** start GIVEN PASSAGE **

A new thesis of TN politics
The new middle-class is sore from the corruption rampant in Tamil politics while becoming desperate in the search for a more enterprising alternative.
The Tamil Nadu government is under attack from all sides. Yet, it survives despite the severe moral and legal constraints. This can be attributed to the leadership of the present Chief Minister Edappadi Palanisamy as he followed the footsteps of his mentor J Jayalalithaa in one aspect, namely, working on the needs of the party men, party MLAs and MPs and cleverly managing the moves of the opposition parties. Any government can be destabilised if it compromises upon the confidence and faith of its people. But, someone has to act and mobilise the people to ultimately, destabilise the government. At present, the government continues not because of its own merit or strength but due to the weakness of the opposition parties. The investment in industries has gone down to the lowest ebb. The state's debt burden has gone up to a critical point. Agriculture has become problematic as Cauvery water has not arrived within its scheduled time. The hampering monsoon rain deficit continues this year too. Corruption has permeated into every walk of life. People have become almost immune to the prevailing conditions of corruption. The small industries have sunk into oblivion after demonetisation.

** end GIVEN PASSAGE **
** start STORED DATA **

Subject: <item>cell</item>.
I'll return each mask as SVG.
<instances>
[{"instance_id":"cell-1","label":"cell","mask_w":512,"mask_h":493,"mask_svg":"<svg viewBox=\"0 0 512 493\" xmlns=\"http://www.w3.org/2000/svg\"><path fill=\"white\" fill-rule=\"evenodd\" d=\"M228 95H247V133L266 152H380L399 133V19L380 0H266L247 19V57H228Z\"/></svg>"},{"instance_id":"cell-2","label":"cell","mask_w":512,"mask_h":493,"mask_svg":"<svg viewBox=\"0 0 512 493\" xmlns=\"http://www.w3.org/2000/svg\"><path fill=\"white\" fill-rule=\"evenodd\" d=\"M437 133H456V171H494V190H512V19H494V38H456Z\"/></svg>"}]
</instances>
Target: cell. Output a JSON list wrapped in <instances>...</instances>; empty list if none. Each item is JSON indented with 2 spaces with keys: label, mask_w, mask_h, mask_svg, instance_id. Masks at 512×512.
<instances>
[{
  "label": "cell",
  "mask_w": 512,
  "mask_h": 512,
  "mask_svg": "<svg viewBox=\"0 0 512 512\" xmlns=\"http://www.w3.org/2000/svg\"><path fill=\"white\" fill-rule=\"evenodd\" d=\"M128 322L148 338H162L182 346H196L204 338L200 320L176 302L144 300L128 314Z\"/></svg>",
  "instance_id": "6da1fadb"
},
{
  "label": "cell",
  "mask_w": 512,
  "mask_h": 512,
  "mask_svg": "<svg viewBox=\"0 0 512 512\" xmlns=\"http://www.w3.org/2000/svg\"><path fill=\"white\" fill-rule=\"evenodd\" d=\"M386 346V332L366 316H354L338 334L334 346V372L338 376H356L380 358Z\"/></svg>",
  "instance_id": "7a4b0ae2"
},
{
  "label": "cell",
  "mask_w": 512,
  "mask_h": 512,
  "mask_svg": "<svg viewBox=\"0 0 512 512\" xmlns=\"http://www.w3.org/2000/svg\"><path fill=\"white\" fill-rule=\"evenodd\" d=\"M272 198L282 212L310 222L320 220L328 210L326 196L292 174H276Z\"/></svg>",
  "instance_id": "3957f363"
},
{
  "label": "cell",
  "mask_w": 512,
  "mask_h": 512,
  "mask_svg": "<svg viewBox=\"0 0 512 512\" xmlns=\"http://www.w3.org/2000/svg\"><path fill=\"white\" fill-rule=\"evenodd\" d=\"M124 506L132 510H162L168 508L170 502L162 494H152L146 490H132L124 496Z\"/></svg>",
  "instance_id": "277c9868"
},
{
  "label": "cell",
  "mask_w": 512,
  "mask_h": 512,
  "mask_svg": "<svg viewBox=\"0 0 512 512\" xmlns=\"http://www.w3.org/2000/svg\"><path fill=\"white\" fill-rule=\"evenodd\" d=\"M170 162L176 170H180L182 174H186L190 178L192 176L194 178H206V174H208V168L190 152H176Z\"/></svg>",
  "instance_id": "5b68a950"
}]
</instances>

** end STORED DATA **

YOUR TASKS:
1. Answer these questions using the passage on Tamil Nadu politics:
(a) Who is named as the present Chief Minister?
(b) Why has agriculture become problematic?
(c) After what event did the small industries sink into oblivion?
2. Repeat the passage on Tamil Nadu politics from "A new thesis" up to and including "more enterprising alternative.".
Answer from the passage on Tamil Nadu politics alone, not from the rows.

SOLUTIONS TO THE PROBLEMS:
1.
(a) Edappadi Palanisamy
(b) Cauvery water has not arrived within its scheduled time.
(c) Demonetisation

2.
A new thesis of TN politics
The new middle-class is sore from the corruption rampant in Tamil politics while becoming desperate in the search for a more enterprising alternative.